Git Product home page Git Product logo

Comments (12)

matt-dray avatar matt-dray commented on June 30, 2024 2

Some thoughts:

  1. No two RAP journeys are the same. Sure, packrat may suck for a behemoth publication, but it's probably okay for helping publish a few RAPped tables or a very short doc with few package requirements.
  2. The 'packrat problem' can be helped (but not solved) by following the tinyverse approach as per #81.
  3. With R in mind, what other non-Docker solutions do we have? miniCRAN as per #84, but should we be thinking about RStudio package manager?
  4. As we all know, RAP is language- and tooling-agnostic and the companion can't provide total coverage of these. This might mean an explanation for some approaches (e.g. packrat for R or virtualenv and requirements.txt for Python) but a tutorial or how-to on the One True Way (e.g. Docker) – emphasised words as per the Divio blog.

from rap-website.

mammykins avatar mammykins commented on June 30, 2024 2

On @RobinL final point, reducing package dependencies also reduces the maintenance of dependencies and their future security vulnerabilities yet to be discovered. Some strategies are discussed here: https://gds-way.cloudapps.digital/standards/tracking-dependencies.html

This may or may not be an issue depending on the context of the specific RAP use case.

from rap-website.

mammykins avatar mammykins commented on June 30, 2024 2

Also, there is a rung up on the ladder from no dependency management before you get to packrat and docker:
devtools::session_info()

from rap-website.

alexander-newton avatar alexander-newton commented on June 30, 2024 1

CRAN only publishes binary packages for the 'current' version of a particular package, so once you attempt to install an older version of a package (as you might do if you've frozen the R package dependencies for a project, and attempt to transfer that project to a separate machine) you'll need to install from sources, which requires build tools.

Packrat could potentially download and store package binaries within a project for re-use, but unfortunately this is not done right now.

This is all fine and well on personal machines, but usually build tools are locked down on government systems (for good reason!) As a result it can be impossible to return to older states.

from rap-website.

TimTaylor avatar TimTaylor commented on June 30, 2024 1

I've only used packrat a couple of times and always found it a bit clunky but did manage to get it working on quite a locked down machine. Similarly I've only used docker a couple of times but for true reproducibility saving the final image somewhere is probably easiest. I think a lot of it comes down to proportionality (e.g. for the rap companion I think using packrat or docker is overkill anyway but appreciate for rap projects it may be of greater benefit). We have done a piece of work where we combined a dockerfile with a packrat collection, but the packrat file is so massive I'm unconvinced of the benefit versus just saving the resultant image. Perhaps someone who has thought about it more will chip in.

GIVEN MATERIAL:
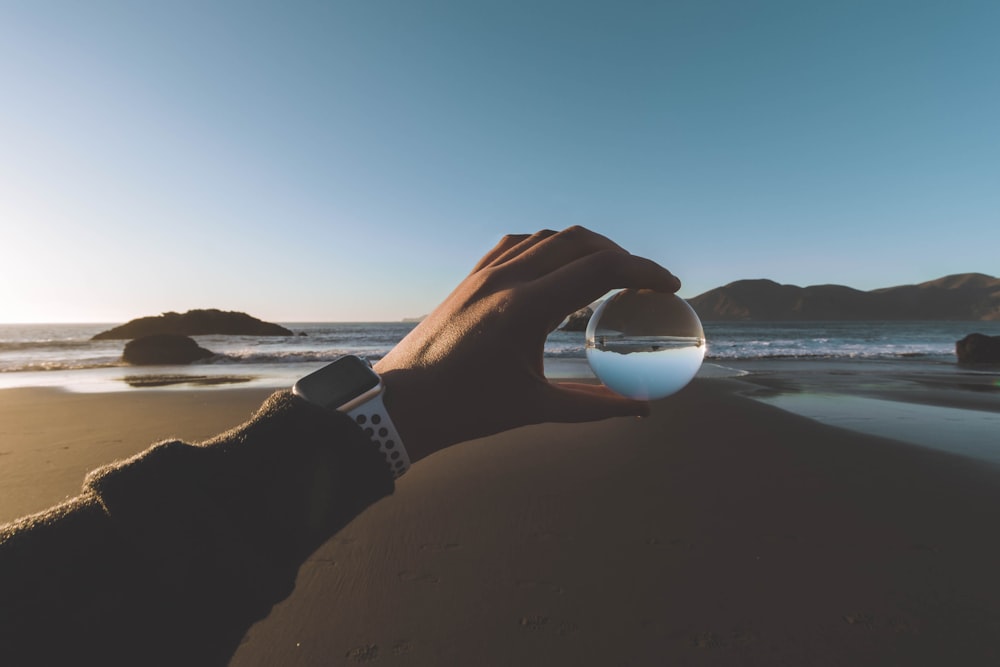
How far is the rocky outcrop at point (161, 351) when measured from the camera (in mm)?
18725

WHAT TO WORK ON:
- 1) From the thread on R dependency management, return the passage between "Also, there is" and "done right now.", inclusive.
- 2) For each statement, say yes or no according to the thread on R dependency management, and quote the words that decide it: (a) CRAN publishes binary packages only for the current version of a package. (b) Packrat currently downloads and stores package binaries inside a project for re-use. (c) One commenter got packrat working on a locked-down machine.
- 3) According to the thread on R dependency management, what function is a step up from having no dependency management, before packrat and Docker?
None of the lines is needed here, so they can be left aside.

LIST OF SOLUTIONS:
- 1)
Also, there is a rung up on the ladder from no dependency management before you get to packrat and docker:
devtools::session_info()

from rap-website.

alexander-newton avatar alexander-newton commented on June 30, 2024 1

CRAN only publishes binary packages for the 'current' version of a particular package, so once you attempt to install an older version of a package (as you might do if you've frozen the R package dependencies for a project, and attempt to transfer that project to a separate machine) you'll need to install from sources, which requires build tools.

Packrat could potentially download and store package binaries within a project for re-use, but unfortunately this is not done right now.

- 2)
(a) Yes: "CRAN only publishes binary packages for the 'current' version of a particular package"
(b) No: "Packrat could potentially download and store package binaries within a project for re-use, but unfortunately this is not done right now."
(c) Yes: "did manage to get it working on quite a locked down machine"

- 3) devtools::session_info()